Xu Peng, Sun Wenbin, Xu Kang, Zhang Yunpeng, Tan Qian, Qing Yiren, Yang Ranbing
College of Information and Communication Engineering, Hainan University, Haikou 570228, China.
College of Mechanical and Electrical Engineering, Hainan University, Haikou 570228, China.
Foods. 2022 Dec 27;12(1):144. doi: 10.3390/foods12010144.

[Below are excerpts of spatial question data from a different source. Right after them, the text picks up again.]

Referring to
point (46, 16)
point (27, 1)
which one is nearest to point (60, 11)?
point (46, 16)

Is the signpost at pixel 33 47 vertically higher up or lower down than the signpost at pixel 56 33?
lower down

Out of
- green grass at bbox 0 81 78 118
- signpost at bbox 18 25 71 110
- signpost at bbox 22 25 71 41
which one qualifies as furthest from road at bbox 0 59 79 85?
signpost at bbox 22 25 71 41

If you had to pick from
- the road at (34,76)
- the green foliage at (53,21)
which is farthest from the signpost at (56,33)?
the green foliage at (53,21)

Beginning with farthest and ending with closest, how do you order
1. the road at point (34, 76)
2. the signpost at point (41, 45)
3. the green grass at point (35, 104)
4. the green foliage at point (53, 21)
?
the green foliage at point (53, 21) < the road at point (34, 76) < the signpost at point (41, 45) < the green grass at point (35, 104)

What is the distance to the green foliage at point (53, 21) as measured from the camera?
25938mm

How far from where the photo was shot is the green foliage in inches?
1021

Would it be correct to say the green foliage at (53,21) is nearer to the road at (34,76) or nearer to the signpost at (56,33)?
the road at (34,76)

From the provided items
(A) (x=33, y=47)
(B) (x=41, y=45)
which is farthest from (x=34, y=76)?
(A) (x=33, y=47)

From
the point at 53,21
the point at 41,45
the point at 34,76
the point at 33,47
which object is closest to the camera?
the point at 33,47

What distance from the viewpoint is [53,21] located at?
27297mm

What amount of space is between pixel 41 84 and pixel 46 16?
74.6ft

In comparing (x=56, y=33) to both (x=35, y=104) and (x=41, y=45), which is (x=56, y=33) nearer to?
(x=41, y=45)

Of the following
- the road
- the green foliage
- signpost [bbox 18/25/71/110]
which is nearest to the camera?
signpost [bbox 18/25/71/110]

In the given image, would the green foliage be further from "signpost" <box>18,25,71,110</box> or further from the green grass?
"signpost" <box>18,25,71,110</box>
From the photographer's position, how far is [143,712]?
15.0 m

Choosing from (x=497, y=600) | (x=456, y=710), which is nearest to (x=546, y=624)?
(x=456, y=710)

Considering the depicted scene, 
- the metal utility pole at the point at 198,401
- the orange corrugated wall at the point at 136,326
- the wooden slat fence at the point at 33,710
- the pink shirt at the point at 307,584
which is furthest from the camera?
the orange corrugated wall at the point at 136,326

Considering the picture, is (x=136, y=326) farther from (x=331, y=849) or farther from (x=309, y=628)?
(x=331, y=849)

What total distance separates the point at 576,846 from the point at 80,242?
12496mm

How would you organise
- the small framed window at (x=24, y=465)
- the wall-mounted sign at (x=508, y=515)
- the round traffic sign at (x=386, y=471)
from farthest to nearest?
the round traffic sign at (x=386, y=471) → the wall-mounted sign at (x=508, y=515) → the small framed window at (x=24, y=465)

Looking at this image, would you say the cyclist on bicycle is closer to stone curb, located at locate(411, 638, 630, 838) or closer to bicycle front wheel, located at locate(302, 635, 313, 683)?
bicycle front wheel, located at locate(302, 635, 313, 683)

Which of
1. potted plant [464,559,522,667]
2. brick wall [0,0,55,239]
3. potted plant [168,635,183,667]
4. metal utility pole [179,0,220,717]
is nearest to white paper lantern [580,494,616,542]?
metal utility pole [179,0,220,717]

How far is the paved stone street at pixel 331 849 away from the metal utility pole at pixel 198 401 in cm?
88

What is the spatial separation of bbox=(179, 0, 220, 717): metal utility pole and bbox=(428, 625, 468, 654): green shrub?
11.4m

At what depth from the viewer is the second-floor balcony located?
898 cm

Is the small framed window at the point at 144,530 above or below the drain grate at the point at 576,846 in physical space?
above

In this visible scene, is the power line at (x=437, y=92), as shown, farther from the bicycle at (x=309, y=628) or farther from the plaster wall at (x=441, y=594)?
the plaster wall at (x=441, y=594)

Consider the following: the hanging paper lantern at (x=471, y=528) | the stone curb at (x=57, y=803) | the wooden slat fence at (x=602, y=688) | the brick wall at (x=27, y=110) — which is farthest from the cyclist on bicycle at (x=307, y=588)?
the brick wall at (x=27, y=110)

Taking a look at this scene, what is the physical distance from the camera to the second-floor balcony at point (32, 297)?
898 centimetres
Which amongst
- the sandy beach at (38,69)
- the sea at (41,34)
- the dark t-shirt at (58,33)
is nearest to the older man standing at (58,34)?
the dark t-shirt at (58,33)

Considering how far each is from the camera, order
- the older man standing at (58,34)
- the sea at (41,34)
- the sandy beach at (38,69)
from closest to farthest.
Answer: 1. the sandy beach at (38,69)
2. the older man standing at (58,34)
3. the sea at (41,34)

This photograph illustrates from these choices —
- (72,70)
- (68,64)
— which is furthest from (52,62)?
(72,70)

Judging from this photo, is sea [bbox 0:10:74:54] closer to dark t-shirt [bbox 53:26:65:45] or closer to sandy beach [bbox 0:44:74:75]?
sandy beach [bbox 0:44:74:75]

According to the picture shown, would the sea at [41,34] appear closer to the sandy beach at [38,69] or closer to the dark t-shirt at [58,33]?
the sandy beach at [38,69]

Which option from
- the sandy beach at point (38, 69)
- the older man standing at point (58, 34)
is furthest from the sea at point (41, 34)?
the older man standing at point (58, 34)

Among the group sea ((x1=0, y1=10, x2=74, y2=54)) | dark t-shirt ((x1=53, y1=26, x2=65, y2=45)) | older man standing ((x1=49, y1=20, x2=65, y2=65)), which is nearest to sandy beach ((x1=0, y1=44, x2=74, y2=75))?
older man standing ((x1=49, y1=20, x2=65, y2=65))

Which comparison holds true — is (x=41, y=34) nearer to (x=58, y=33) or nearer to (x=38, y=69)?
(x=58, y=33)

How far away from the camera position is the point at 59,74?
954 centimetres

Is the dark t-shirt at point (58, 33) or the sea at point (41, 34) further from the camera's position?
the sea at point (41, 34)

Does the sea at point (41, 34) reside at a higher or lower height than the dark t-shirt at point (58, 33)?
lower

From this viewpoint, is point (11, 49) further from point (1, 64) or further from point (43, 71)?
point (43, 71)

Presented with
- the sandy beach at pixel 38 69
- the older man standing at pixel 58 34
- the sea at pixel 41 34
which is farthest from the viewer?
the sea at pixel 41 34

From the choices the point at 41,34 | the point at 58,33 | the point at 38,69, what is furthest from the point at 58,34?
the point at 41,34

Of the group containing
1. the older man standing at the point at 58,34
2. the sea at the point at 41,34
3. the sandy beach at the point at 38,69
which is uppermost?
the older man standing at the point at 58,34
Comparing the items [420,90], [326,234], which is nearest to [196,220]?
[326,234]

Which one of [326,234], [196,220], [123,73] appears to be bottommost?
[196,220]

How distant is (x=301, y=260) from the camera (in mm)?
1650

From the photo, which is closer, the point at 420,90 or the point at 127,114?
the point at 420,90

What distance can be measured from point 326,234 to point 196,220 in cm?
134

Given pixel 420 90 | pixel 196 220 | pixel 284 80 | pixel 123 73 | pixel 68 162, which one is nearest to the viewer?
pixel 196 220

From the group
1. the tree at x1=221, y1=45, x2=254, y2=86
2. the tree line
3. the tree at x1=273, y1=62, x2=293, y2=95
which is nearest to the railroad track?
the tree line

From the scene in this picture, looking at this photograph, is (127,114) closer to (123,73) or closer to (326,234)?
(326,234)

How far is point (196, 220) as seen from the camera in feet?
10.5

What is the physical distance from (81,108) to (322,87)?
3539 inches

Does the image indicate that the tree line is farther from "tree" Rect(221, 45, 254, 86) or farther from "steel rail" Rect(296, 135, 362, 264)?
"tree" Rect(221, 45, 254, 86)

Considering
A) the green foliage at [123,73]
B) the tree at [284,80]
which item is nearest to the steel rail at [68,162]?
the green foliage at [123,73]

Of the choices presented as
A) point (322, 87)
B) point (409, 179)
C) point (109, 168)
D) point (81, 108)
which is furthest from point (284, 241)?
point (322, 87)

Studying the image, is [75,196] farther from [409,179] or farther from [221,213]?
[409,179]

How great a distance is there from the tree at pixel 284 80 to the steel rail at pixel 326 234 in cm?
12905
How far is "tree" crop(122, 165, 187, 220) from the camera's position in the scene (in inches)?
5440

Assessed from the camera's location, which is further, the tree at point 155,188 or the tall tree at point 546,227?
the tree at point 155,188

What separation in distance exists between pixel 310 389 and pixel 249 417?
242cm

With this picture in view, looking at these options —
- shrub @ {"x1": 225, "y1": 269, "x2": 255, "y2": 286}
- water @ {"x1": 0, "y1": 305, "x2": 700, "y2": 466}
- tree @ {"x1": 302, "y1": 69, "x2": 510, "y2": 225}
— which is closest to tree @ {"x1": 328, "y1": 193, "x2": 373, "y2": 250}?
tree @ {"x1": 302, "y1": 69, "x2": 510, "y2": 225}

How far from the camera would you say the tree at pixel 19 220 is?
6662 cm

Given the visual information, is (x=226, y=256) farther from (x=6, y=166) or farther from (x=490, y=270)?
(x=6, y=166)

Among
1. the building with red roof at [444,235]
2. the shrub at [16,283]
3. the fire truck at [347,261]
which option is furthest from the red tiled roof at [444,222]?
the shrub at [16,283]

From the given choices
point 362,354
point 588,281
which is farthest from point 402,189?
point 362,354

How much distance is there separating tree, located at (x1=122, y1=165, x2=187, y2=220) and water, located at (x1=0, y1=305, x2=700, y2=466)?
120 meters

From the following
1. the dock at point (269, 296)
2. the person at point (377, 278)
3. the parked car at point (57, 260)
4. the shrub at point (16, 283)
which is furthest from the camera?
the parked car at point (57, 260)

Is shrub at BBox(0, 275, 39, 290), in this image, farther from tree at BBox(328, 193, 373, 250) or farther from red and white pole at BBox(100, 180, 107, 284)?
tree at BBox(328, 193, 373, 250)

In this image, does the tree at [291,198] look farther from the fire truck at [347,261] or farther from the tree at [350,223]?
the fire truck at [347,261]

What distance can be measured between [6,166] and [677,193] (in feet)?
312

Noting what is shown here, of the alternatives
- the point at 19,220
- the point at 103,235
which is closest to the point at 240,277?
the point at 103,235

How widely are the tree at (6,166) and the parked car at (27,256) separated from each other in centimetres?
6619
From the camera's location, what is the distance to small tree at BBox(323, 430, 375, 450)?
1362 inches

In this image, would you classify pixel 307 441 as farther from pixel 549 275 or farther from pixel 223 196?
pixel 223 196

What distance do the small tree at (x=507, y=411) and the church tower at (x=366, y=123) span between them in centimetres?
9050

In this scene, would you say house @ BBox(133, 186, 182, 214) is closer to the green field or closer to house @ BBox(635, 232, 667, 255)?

Seed quality affects crop yield and the quality of agricultural products, and traditional identification methods are time-consuming, complex, and irreversibly destructive. This study aims to establish a fast, non-destructive, and effective approach for defect detection in maize seeds based on hyperspectral imaging (HSI) technology combined with deep learning. Raw spectra collected from maize seeds (200 each healthy and worm-eaten) were pre-processed using detrending (DE) and multiple scattering correction (MSC) to highlight the spectral differences between samples. A convolutional neural network architecture (CNN-FES) based on a feature selection mechanism was proposed according to the importance of wavelength in the target classification task. The results show that the subset of 24 feature wavelengths selected by the proposed CNN-FES can capture important feature information in the spectral data more effectively than the conventional successive projections algorithm (SPA) and competitive adaptive reweighted sampling (CARS) algorithms. In addition, a convolutional neural network architecture (CNN-ATM) based on an attentional classification mechanism was designed for one-dimensional spectral data classification and compared with three commonly used machine learning methods, linear discriminant analysis (LDA), random forest (RF), and support vector machine (SVM). The results show that the classification performance of the designed CNN-ATM on the full wavelength does not differ much from the above three methods, and the classification accuracy is above 90% on both the training and test sets. Meanwhile, the accuracy, sensitivity, and specificity of CNN-ATM based on feature wavelength modeling can reach up to 97.50%, 98.28%, and 96.77% at the highest, respectively. The study shows that hyperspectral imaging-based defect detection of maize seed is feasible and effective, and the proposed method has great potential for the processing and analysis of complex hyperspectral data.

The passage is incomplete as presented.